── Supplied entries

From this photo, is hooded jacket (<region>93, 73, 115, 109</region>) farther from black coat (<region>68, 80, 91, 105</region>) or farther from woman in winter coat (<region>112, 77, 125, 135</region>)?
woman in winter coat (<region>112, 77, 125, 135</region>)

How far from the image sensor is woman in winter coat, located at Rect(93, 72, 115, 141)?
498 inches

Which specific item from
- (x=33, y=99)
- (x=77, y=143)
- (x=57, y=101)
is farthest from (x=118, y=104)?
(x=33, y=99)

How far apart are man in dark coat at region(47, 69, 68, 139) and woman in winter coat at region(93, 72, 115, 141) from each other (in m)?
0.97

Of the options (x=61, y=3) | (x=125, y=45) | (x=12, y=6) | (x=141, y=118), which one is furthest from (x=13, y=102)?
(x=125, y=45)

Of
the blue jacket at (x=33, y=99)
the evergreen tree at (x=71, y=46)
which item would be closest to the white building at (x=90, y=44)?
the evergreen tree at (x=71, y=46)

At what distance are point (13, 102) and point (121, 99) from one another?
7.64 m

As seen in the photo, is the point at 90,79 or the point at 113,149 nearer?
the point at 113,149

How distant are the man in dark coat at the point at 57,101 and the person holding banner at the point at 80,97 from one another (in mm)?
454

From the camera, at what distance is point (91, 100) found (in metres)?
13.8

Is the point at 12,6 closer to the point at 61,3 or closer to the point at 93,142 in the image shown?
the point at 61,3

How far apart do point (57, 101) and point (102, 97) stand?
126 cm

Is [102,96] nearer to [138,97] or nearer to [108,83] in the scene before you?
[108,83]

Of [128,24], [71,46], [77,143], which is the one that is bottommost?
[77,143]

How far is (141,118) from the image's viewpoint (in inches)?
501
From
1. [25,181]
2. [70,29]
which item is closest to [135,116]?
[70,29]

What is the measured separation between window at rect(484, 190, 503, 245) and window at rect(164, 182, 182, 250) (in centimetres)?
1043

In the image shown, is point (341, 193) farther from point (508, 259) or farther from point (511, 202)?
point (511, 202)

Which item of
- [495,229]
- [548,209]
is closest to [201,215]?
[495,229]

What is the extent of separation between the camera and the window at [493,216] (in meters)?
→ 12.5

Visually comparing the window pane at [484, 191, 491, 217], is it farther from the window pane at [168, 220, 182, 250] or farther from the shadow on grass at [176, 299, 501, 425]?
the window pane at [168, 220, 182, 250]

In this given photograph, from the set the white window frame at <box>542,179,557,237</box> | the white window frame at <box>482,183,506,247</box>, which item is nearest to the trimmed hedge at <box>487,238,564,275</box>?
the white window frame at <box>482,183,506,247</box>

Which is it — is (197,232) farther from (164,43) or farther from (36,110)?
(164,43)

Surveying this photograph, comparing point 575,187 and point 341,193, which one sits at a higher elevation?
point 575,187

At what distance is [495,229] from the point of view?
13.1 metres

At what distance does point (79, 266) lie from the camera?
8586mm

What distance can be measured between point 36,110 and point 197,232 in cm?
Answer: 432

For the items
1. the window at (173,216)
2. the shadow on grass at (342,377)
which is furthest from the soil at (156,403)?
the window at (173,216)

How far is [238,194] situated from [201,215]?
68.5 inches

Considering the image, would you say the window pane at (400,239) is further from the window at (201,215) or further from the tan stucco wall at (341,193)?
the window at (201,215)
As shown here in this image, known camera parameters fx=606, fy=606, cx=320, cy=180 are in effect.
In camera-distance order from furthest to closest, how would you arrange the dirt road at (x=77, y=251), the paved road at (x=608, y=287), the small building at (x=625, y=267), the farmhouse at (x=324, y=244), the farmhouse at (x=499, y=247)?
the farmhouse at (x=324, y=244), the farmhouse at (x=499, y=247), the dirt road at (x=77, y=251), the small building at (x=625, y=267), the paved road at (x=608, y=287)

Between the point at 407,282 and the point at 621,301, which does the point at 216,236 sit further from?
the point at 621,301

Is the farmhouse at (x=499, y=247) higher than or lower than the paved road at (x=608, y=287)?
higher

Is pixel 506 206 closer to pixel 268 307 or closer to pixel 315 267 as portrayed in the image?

────

Direction: All of the data shown above must be copied exactly.

Answer below:
From this photo, is hooded jacket (<region>93, 73, 115, 109</region>) farther from black coat (<region>68, 80, 91, 105</region>) or farther from woman in winter coat (<region>112, 77, 125, 135</region>)?
woman in winter coat (<region>112, 77, 125, 135</region>)

How far from the image sensor is woman in winter coat, located at Rect(93, 72, 115, 141)?
498 inches

Which specific item from
- (x=33, y=99)
- (x=77, y=143)
- (x=57, y=101)
is farthest from (x=118, y=104)?
(x=33, y=99)

How far apart are man in dark coat at region(47, 69, 68, 139) and woman in winter coat at region(93, 72, 115, 141) from each other (in m)?
0.97

Of the options (x=61, y=3) | (x=125, y=45) | (x=12, y=6) | (x=141, y=118), which one is furthest from (x=13, y=102)?
(x=125, y=45)

Of
the blue jacket at (x=33, y=99)
the evergreen tree at (x=71, y=46)
which item would be closest to the white building at (x=90, y=44)?
the evergreen tree at (x=71, y=46)

At what distance are point (13, 102) and point (121, 99) from one another?
7.64 m

As seen in the photo, is the point at 90,79 or the point at 113,149 nearer?
the point at 113,149

How distant are the man in dark coat at the point at 57,101 and the person holding banner at the point at 80,97 from one another (in mm)?
454

From the camera, at what distance is point (91, 100) found (in metres)?
13.8

Is the point at 12,6 closer to the point at 61,3 or closer to the point at 93,142 in the image shown?
the point at 61,3

How far apart do point (57, 101) and point (102, 97) stand?
126 cm

Is [102,96] nearer to [138,97] or nearer to [108,83] in the scene before you?
[108,83]

Of [128,24], [71,46], [77,143], which is the one that is bottommost?
[77,143]

How far is (141,118) from the image's viewpoint (in inches)?
501
From
1. [25,181]
2. [70,29]
which item is closest to [135,116]?
[70,29]

What is the measured separation between window at rect(484, 190, 503, 245) and window at rect(164, 182, 182, 250) (in centimetres)?
1043

In the image shown, is point (341, 193) farther from point (508, 259) or farther from point (511, 202)?
point (511, 202)

Which item of
- [495,229]
- [548,209]
is closest to [201,215]?
[495,229]

What is the extent of separation between the camera and the window at [493,216] (in meters)?
→ 12.5

Visually comparing the window pane at [484, 191, 491, 217], is it farther from the window pane at [168, 220, 182, 250] or farther from the shadow on grass at [176, 299, 501, 425]?
the window pane at [168, 220, 182, 250]

In this given photograph, from the set the white window frame at <box>542,179,557,237</box> | the white window frame at <box>482,183,506,247</box>, which item is nearest to the trimmed hedge at <box>487,238,564,275</box>?
the white window frame at <box>482,183,506,247</box>

Which is it — is (197,232) farther from (164,43) or farther from (36,110)?
(164,43)

Surveying this photograph, comparing point 575,187 and point 341,193, which one sits at a higher elevation?
point 575,187

At what distance is [495,229] from the point of view?
13.1 metres

At what distance does point (79, 266) lie from the camera?
8586mm

What distance can be measured between point 36,110 and point 197,232 in cm?
Answer: 432

For the items
1. the window at (173,216)
2. the shadow on grass at (342,377)
which is furthest from the soil at (156,403)?
the window at (173,216)

How far is [238,194] situated from [201,215]?
68.5 inches

Considering the image, would you say the window pane at (400,239) is further from the window at (201,215) or further from the tan stucco wall at (341,193)?
the window at (201,215)
As shown here in this image, known camera parameters fx=606, fy=606, cx=320, cy=180 are in effect.
In camera-distance order from furthest to closest, how would you arrange the dirt road at (x=77, y=251), the paved road at (x=608, y=287), the small building at (x=625, y=267), the farmhouse at (x=324, y=244), the farmhouse at (x=499, y=247)?
the farmhouse at (x=324, y=244), the farmhouse at (x=499, y=247), the dirt road at (x=77, y=251), the small building at (x=625, y=267), the paved road at (x=608, y=287)

Between the point at 407,282 and the point at 621,301, which does the point at 216,236 sit further from?
the point at 621,301

Is the farmhouse at (x=499, y=247) higher than or lower than the paved road at (x=608, y=287)?
higher

Is pixel 506 206 closer to pixel 268 307 or closer to pixel 315 267 as portrayed in the image?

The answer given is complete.